His wife and bassist, Caroline, jumps in to finish the thought for him, “…it can be rough.”
After six years of maintaining a marriage and two bands together, they frequently finish each other's sentences. So frequently in fact, that it becomes futile to try and attribute each individual thought as they volley a sentence back and forth like a leisurely game of badminton. It's sometimes easier to attribute these circuitous quotes to “Brioline.”
“In those sports bars, you’re nothing more than a jukebox,” Brioline continues. “You’re just background music while people watch football—and yell over you anytime somebody scores—and it really takes the art out the artist. It makes you wonder why you’re even doing it…yeah, just turn the radio on and save yourself four hundred bucks.”
That said, they do still feel they have plenty to be grateful for. “At least we never had to play Mustang Sally, or Wagon Wheel, or Freebird.”
Brian had already been touring for six years as Husky Burnette before he and Caroline crossed paths on the set of a music video shoot and never separated. In the early days, he’d hop on a Greyhound with his guitar and form a pick-up band in whatever city he visited. Despite his blues roots, he preferred to enlist the help of metal or hard rock drummers so as not to veer towards a loathsome musical subgenre he nicknamed “Turtleneck Blues.”
At first this lifestyle was creatively invigorating, but the grind of constant touring eventually took its toll. They both began to resent the creative compromises necessary to turn their passion into a profitable business.
“We felt like we were spinning our wheels, like we were going nowhere, and then you go through a couple of crappy things on tour and it’s like…why am I doing this?” Brionline says.
Ironically, the cure for their problem of becoming jaded musicians was to play more music. Only this time, they had very different creative ambitions. They set aside all blues traditions and fully embraced their love of metal. And instead of worrying about touring to turn a profit, they put their energies behind building a truly collaborative band and creating an album together.
“We didn’t want to do it to pay the rent, we only wanted to do it for fun. No bowling alley gigs,” laughed Brioline. “Yeah, we’d rather go to somebody’s grandma’s basement and play Metallica songs all night and just get back to the core of why we ever started playing music”
From this noble ambition, The Slow Attack was born. In 2018 Brian and Caroline moved to California to write and record and fall in love with music again. And within a couple of years, they’d produced an album they were proud of and were excited to share it with the world.
And then a little thing called Covid-19 happened.
Like so many other musicians, they were forced to sit on a finished album for over a year. Concerts were absolutely out of the question, and like Husky Burnette, the Slow Attack was now officially on hiatus.
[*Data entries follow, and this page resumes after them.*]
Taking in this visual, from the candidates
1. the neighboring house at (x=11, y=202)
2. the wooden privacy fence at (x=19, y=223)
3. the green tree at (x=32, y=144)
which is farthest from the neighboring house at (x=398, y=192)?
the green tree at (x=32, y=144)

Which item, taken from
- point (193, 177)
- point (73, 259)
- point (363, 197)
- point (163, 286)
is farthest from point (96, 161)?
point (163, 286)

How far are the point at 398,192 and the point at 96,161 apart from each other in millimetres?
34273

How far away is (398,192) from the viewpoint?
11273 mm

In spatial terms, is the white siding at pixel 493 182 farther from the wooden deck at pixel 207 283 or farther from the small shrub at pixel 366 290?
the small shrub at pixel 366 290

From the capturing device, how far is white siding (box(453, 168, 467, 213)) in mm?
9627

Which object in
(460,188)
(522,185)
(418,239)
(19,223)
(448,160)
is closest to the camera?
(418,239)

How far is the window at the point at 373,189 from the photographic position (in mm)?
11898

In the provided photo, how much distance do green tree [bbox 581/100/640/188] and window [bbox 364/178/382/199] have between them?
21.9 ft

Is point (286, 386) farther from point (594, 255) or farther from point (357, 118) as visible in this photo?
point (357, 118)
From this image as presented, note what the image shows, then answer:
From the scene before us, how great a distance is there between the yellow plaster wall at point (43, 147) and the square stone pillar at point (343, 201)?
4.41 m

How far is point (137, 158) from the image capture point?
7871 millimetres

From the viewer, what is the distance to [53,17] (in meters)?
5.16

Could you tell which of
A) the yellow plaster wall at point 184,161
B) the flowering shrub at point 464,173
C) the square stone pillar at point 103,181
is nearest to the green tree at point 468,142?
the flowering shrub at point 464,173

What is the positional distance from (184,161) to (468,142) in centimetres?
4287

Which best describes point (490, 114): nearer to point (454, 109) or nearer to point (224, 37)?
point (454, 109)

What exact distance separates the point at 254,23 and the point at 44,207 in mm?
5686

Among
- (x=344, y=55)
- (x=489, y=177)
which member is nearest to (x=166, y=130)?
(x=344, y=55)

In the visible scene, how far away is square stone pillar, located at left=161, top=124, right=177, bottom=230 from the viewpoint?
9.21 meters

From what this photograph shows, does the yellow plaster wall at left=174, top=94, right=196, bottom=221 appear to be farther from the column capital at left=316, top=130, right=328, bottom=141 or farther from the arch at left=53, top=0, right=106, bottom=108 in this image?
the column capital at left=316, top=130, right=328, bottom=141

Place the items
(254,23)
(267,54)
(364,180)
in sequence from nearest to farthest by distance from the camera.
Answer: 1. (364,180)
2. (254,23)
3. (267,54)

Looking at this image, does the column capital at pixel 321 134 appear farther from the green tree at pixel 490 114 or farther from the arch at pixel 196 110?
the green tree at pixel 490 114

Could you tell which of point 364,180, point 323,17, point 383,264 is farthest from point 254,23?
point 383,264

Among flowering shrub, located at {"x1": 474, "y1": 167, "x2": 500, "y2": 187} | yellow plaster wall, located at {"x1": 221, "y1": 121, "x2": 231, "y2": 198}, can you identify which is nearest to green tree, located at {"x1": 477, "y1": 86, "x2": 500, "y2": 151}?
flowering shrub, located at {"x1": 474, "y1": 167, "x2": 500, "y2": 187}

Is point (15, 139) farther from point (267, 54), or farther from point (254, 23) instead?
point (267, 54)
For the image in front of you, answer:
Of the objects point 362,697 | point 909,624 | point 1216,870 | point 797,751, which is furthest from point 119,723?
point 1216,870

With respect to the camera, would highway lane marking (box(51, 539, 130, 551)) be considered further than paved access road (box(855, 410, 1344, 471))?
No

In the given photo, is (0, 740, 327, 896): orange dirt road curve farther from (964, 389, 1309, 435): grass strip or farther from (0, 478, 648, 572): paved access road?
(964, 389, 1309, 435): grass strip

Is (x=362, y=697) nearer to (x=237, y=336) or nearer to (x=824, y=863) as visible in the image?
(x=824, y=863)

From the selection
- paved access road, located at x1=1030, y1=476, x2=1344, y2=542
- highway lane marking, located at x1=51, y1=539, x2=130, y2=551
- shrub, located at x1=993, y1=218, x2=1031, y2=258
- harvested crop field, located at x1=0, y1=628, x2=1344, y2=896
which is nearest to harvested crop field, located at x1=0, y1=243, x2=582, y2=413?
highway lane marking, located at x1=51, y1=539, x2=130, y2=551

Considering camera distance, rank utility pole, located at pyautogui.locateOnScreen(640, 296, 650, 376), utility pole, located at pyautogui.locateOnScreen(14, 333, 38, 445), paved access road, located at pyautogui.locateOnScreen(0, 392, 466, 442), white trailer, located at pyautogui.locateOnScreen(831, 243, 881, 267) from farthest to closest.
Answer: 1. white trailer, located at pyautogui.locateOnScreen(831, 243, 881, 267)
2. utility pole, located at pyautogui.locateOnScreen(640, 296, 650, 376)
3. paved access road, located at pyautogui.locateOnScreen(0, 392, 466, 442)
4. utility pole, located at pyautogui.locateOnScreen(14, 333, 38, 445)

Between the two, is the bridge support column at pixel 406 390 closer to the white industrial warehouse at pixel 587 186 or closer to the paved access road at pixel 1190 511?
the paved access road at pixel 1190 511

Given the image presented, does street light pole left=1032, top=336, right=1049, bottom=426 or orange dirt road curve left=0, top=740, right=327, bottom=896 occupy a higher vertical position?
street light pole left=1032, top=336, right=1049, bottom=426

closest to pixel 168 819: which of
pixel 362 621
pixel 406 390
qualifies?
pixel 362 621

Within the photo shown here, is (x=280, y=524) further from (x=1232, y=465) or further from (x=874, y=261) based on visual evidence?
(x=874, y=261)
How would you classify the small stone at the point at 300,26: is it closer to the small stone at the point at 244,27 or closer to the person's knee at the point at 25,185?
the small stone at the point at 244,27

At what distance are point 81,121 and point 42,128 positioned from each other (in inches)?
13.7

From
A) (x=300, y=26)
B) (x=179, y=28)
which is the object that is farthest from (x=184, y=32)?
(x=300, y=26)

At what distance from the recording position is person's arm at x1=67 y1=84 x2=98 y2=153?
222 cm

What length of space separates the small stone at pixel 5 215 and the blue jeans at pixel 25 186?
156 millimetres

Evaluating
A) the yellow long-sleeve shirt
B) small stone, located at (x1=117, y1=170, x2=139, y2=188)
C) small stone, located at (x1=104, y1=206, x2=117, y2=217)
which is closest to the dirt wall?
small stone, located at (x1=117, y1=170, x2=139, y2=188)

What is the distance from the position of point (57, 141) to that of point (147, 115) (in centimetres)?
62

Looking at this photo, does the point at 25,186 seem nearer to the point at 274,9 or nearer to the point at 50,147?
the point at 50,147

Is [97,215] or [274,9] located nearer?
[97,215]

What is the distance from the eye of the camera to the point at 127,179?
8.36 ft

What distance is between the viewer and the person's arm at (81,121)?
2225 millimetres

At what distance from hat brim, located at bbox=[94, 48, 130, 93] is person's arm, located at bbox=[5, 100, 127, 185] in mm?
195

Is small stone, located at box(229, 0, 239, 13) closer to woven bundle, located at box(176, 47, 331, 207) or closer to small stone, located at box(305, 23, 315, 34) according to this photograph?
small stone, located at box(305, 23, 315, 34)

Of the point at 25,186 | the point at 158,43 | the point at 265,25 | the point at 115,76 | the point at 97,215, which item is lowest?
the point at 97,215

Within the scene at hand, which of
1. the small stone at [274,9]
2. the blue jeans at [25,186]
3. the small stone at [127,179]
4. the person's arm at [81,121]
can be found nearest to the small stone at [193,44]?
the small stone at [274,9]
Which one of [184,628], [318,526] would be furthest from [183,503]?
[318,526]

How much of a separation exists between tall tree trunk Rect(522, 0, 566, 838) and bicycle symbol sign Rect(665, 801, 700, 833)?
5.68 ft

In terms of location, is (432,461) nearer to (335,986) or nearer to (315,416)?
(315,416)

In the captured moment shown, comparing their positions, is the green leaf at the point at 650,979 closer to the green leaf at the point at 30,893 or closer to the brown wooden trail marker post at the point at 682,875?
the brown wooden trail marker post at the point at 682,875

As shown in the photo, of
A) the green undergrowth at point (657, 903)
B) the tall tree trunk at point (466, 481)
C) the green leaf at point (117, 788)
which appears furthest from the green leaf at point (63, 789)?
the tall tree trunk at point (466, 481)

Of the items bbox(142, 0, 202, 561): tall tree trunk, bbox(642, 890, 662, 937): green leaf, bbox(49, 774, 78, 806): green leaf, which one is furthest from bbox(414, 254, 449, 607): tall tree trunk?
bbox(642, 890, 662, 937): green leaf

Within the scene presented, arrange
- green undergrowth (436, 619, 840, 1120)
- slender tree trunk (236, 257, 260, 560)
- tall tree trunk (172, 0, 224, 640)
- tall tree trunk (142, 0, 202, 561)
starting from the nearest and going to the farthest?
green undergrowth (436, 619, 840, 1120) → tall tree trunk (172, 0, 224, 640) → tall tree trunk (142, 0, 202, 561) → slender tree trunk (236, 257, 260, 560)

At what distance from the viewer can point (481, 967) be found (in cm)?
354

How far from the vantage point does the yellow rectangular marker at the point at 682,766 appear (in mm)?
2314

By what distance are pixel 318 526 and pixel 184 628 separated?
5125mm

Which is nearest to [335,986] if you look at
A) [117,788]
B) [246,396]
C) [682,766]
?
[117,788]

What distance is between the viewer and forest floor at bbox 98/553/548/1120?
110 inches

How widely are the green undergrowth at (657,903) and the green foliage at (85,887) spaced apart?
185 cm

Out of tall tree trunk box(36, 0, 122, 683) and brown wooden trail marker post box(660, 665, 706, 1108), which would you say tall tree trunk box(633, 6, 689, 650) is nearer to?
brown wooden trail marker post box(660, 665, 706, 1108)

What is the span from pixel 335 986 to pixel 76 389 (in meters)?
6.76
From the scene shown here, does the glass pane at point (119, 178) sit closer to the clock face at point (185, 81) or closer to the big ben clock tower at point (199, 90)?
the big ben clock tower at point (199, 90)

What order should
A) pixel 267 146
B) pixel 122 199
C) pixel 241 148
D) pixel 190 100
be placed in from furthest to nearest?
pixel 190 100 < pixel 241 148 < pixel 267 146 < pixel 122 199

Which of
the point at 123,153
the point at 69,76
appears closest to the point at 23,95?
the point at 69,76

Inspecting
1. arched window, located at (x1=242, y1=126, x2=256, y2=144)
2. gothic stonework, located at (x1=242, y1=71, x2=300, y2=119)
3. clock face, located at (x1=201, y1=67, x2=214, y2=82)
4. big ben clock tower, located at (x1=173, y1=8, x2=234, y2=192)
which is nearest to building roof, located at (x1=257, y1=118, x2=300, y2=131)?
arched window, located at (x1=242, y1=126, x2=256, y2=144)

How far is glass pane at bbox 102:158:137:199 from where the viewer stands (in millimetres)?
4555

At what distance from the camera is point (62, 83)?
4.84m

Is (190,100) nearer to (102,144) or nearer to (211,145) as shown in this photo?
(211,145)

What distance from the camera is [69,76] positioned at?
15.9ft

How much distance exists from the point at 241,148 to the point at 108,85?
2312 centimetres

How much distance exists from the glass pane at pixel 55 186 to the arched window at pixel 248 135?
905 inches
Once again Brian and Caroline found themselves asking why they were even doing this in the first place.
After a long period of collecting gear and jamming at home, both Brian and Caroline rediscovered the joy of sharing music live. And while they have no desire to return to those long nights at the sports bars of Nowhere Georgia, they no longer feel the need to unburden themselves of the blues rock band whose reputation they spent nearly two decades building.
It also helps that they’ve crossed paths with a new drummer who already feels like a part of the Husky family and not just a fill-in for the next leg of the tour. After playing various bands in Los Angeles and Detroit, drummer Scott Keil has settled into his new home in Chattanooga.
“He just gets it. We didn’t have to go over parts at rehearsal,” recalls Brioline. “He recognizes what the song needs in the moment and can actually pull it off. He’s in the pocket, but also does cool stuff, and he’s a really nice guy. It’s so hard to find someone who’s both a really nice guy and also a really good drummer.”
So after a handful of post pandemic shows, this latest incarnation of Husky Burnette will debut itself to the world every Thursday in August at the Cherry Street Tavern, a venue Brioline calls home. “Chattanooga needed that place. Not to put down any other great venues, but they’re all old-schoolers and touring musicians who know how to do it right. They feed you, give you drinks, make sure you get town the road, they get you paid and promote you. It's our favorite place to just hang out and get a burger and to see a show.”